Progress Report

Smart Robot that is Close to One Person for a Lifetime2. AIsystems for smart robots

Progress until FY2022

1. Outline of the project

Moravec's paradox is a contradiction that tasks that are easy for humans are difficult for artificial intelligence and robots. In recent years, deep learning technology has advanced rapidly, and AI and robots have been able to perform tasks such as walking, running, visual and auditory recognition, and language-based communication. However, it is still a difficult challenge for even the latest technology to perform a variety of real-world tasks using common hands and tactile sensations.
This study aims to realize robot intelligence that supports human manual labor, especially housework, by utilizing a unique approach called "deep prediction learning" based on the knowledge of neuroscience. Deep prediction learning is a framework that applies deep learning technology to predict high-dimensional changes in sensation and motion in real-time and minimize prediction error. This method has already been used to handle clothes and food and move around the house. We plan to expand the research results in the future.

2. Outcome so far

We conducted several motion learning studies using the human-collaborative robot Dry-AIREC developed in our project, as well as other robots. Here are some examples:

1)Handling various objects with a multi-fingered hand:

Object picking is fundamental for many robots. However, most research in this area is limited to grasping planning using visual information. In this study, we proposed a challenging task of grasping diverse objects using the coordinated motion of four fingers with 384 tactile sensors. We achieved this through deep predictive learning and presented our findings at IEEE RA-Letter and ICRA2022 as shown in Figure 1.

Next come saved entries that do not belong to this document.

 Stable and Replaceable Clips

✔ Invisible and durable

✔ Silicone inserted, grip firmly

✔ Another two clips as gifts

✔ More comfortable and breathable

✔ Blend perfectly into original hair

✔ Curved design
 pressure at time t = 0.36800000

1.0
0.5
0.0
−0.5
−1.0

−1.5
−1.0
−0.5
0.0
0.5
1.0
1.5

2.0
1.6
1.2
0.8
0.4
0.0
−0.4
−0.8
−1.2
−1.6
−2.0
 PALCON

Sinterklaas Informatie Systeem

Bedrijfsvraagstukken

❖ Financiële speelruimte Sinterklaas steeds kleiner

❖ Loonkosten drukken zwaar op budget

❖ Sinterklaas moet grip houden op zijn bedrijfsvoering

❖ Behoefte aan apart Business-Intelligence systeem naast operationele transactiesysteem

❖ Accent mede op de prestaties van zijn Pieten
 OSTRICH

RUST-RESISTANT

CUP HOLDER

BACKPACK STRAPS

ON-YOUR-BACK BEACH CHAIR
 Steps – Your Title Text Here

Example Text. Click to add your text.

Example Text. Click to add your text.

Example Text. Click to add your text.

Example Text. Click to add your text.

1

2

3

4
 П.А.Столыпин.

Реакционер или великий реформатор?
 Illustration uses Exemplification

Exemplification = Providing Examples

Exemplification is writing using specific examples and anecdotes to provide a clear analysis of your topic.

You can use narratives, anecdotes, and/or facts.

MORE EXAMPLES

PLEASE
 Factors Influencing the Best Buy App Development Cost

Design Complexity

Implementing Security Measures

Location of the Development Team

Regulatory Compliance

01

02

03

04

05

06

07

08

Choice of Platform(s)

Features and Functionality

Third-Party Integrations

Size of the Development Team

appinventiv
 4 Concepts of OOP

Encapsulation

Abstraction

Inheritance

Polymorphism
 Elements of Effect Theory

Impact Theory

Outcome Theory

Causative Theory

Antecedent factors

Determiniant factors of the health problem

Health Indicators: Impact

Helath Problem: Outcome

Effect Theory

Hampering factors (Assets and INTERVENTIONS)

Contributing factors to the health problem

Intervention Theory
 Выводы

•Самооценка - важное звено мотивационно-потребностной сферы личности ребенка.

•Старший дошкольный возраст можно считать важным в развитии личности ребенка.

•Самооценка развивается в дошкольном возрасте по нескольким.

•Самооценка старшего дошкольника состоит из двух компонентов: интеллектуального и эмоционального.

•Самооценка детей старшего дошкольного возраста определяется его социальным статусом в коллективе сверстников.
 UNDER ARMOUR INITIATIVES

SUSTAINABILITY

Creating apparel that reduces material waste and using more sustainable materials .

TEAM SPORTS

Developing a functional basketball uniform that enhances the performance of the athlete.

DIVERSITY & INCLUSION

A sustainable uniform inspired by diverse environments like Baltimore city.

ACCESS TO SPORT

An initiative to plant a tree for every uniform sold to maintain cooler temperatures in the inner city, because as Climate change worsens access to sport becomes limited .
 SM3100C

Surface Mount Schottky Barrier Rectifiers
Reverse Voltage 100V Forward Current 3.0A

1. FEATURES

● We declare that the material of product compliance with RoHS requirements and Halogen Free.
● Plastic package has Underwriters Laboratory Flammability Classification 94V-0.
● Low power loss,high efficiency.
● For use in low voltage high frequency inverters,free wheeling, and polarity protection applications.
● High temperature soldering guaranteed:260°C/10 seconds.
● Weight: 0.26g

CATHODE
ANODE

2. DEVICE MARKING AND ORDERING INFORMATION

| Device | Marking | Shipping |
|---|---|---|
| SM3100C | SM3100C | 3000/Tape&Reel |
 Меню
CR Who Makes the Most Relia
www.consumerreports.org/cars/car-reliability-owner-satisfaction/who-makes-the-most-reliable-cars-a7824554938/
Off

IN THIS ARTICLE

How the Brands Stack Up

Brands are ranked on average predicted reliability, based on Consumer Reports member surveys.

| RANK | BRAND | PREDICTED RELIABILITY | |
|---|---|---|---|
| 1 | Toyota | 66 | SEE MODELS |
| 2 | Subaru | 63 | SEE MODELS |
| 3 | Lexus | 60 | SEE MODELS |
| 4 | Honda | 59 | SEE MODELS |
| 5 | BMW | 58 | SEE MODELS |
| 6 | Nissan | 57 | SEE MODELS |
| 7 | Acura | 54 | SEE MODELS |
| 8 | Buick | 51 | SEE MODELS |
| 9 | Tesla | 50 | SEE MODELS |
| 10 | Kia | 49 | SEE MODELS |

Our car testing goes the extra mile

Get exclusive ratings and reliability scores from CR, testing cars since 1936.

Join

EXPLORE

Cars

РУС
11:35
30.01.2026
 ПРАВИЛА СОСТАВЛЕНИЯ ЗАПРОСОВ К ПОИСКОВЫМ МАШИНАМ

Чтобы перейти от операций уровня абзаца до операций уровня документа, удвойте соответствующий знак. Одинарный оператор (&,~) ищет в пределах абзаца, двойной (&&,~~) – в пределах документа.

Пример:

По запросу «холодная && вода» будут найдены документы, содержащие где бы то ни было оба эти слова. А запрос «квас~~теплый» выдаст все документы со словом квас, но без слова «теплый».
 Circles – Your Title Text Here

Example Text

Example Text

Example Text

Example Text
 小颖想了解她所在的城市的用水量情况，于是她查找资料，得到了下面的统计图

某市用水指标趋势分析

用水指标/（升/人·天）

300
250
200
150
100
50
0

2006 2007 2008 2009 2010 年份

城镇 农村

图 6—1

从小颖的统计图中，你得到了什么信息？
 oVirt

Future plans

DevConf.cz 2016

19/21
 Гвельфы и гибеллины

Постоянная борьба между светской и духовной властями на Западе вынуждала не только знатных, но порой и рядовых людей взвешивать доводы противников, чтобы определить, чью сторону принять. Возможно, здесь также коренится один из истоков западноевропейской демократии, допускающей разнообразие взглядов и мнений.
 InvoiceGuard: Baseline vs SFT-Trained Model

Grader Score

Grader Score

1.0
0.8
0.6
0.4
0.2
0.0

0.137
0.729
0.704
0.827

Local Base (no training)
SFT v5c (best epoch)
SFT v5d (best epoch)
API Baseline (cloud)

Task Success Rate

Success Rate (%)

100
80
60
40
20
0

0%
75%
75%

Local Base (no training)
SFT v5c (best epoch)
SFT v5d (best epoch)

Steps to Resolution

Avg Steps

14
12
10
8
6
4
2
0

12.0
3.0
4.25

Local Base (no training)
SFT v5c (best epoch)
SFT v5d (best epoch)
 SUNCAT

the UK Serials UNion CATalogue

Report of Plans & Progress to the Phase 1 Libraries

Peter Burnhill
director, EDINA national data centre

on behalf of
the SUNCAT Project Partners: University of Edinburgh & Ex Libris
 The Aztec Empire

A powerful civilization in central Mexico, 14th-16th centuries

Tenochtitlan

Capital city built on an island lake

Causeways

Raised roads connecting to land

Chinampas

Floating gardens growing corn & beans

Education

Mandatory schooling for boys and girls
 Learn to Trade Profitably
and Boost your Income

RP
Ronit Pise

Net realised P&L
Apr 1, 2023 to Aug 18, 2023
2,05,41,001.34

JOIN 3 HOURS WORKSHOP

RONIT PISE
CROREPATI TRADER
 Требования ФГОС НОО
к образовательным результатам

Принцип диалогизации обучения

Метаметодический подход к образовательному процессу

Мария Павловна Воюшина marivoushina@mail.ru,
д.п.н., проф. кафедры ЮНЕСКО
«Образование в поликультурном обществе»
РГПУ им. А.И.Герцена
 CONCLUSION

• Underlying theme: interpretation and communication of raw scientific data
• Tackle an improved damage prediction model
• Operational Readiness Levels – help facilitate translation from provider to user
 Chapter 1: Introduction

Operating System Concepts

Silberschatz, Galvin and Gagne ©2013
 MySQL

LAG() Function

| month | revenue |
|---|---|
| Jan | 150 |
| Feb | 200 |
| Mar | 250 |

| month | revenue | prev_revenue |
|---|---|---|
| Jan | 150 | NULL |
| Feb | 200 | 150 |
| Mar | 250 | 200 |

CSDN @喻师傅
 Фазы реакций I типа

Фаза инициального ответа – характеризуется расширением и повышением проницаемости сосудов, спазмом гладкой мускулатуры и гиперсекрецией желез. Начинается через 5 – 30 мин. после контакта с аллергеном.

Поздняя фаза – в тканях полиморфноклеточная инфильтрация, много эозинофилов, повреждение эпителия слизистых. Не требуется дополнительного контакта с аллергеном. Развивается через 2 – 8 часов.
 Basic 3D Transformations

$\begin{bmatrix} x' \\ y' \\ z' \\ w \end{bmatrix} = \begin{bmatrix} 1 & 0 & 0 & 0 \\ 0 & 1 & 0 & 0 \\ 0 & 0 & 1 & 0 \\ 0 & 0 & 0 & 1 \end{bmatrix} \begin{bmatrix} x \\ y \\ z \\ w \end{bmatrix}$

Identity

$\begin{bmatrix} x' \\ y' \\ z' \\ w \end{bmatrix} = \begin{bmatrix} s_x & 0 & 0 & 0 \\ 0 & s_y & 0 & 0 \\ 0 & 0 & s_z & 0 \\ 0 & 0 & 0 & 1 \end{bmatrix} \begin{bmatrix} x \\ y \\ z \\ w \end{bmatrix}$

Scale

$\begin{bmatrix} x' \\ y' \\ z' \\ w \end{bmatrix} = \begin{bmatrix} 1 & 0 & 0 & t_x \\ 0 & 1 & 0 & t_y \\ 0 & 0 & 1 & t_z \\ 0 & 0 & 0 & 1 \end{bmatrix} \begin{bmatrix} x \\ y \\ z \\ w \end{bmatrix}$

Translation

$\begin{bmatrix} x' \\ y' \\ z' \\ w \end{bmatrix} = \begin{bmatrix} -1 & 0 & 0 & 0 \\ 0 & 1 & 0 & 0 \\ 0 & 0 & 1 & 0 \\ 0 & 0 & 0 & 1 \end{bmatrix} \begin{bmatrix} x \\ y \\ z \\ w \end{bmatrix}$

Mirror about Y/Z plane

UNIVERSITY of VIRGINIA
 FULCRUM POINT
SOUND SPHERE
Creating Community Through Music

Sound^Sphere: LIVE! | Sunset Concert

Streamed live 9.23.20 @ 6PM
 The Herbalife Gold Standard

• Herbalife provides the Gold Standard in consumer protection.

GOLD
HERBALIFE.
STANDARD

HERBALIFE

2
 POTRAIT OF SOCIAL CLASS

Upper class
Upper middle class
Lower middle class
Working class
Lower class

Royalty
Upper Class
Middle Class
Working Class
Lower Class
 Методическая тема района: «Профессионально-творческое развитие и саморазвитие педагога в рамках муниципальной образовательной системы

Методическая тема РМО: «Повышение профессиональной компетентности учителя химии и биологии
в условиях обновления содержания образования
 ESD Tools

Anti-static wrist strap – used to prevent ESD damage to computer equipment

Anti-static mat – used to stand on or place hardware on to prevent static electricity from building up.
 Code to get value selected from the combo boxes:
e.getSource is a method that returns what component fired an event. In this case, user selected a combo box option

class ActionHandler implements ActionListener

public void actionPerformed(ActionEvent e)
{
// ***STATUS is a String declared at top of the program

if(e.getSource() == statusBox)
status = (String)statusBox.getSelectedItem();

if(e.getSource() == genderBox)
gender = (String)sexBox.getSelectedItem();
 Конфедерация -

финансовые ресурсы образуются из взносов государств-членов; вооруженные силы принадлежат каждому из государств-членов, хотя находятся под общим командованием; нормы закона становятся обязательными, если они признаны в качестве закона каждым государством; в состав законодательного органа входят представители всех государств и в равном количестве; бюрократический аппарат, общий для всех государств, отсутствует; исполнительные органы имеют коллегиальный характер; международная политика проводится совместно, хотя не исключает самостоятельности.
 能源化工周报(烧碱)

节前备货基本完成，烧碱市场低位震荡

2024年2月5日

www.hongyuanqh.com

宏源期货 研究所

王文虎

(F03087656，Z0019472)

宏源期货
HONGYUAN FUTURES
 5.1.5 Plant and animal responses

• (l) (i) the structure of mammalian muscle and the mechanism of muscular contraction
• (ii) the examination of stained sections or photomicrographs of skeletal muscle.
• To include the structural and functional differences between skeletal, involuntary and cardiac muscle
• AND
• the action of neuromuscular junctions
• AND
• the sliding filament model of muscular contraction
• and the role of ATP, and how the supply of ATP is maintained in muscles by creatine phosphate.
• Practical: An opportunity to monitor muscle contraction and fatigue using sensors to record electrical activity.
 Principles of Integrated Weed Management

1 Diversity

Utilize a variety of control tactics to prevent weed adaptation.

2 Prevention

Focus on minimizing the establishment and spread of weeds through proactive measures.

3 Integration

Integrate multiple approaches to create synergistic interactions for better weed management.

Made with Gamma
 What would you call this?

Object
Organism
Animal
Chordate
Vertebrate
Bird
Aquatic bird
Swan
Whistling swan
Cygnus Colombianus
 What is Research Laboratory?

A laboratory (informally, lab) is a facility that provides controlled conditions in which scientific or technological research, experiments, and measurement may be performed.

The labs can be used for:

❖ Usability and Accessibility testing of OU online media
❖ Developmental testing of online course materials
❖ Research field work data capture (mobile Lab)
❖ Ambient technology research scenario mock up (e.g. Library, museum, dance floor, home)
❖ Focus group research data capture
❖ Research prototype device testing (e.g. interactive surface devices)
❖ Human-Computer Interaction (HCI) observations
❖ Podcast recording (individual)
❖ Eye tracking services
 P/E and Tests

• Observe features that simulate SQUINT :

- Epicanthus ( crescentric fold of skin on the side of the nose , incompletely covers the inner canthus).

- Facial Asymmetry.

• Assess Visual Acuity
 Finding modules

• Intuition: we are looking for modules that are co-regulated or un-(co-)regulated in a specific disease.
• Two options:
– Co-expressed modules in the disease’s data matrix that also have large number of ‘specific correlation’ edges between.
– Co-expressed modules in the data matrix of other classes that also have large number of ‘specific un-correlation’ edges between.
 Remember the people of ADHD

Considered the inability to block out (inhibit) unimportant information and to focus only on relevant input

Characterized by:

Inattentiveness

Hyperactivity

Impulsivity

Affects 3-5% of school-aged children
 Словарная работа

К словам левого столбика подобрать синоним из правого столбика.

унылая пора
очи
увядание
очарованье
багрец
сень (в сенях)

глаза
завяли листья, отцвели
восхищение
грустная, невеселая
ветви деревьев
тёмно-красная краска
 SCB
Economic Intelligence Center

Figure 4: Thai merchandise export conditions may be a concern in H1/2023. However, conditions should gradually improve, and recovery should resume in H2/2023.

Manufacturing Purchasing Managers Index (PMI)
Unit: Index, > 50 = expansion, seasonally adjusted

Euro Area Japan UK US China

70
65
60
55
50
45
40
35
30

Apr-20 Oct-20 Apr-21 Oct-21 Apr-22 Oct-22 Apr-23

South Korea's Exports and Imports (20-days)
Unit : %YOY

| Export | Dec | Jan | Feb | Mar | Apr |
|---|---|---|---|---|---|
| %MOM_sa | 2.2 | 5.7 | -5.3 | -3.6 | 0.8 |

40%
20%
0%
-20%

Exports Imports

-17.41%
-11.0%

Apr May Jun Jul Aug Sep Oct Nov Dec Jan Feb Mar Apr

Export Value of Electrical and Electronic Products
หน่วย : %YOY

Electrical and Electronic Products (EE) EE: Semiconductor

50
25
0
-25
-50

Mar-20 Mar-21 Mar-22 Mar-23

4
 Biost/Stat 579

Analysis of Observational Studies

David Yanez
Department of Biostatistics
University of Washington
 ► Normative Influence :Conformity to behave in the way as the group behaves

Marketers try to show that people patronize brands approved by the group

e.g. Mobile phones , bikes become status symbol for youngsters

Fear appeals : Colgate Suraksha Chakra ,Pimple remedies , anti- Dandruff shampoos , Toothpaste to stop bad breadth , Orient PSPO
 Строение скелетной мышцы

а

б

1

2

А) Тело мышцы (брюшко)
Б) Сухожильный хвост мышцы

Figure 1: Learning grasping motions of diverse objects through coordinated multi-finger actions.
Figure 1: Learning grasping motions of diverse objects through coordinated multi-finger actions.

2)Laundry Task:

As part of household operations performed by Dry-AIREC, we collaborated with the Technical University of Munich to conduct laundry handling using deep predictive learning and attention mechanisms (Figure 2, left). The learning of this task was facilitated using a bilateral teleoperation device. We showcased these research findings at IEEE/RSJ IROS2022 (Figure 2, right).

Figure 2: Laundry assistance actions by Dry-AIREC. Figure 2: Laundry assistance actions by Dry-AIREC.
Figure 2: Laundry assistance actions by Dry-AIREC.
3)Language-Motion Learning:

We conducted research with the aim of integrating large language models such as ChatGPT with motion. Specifically, we developed a transformative learning model incorporating vector representations from language learning into deep predictive learning models. We presented these results at IEEE RA-L and IROS2022 and were awarded the SIYA-IROS2022.

4)Utilization of Virtual Spaces (Forcemap):

In simulated environments, it is possible to obtain information that is not visually perceivable. Taking advantage of this characteristic, we constructed a model capable of predicting force distribution for manipulating multiple objects (accepted for IROS2023). Figure 3 represents the visualization of contact force distribution obtained from multiple object images.

Figure 3: Visualization of Contact Between Objects
Figure 3: Visualization of Contact Between Objects

5)Model extension based on the Free Energy Principle:

We built a variation of the Bayesian recurrent neural network (PV-RNN) grounded in the theoretical framework of the free energy principle. By utilizing real robot data, we are currently advancing the updates to the existing deep predictive learning models.

3. Future plans

In the fiscal year 2023, we plan to release the open-source software EIPL (Embodied Intelligence with Deep Predictive Learning) for deep predictive learning. We will also expand the number of AIREC to enable the realization of a wider range of tasks. We will also develop real-world applications of Forcemap and extend the models through the PV-RNN framework. Furthermore, we are set to commence full-scale collaborative research with the Alan Turing Institute, UK, with whom we signed a memorandum of understanding in 2022, in partnership with Waseda University.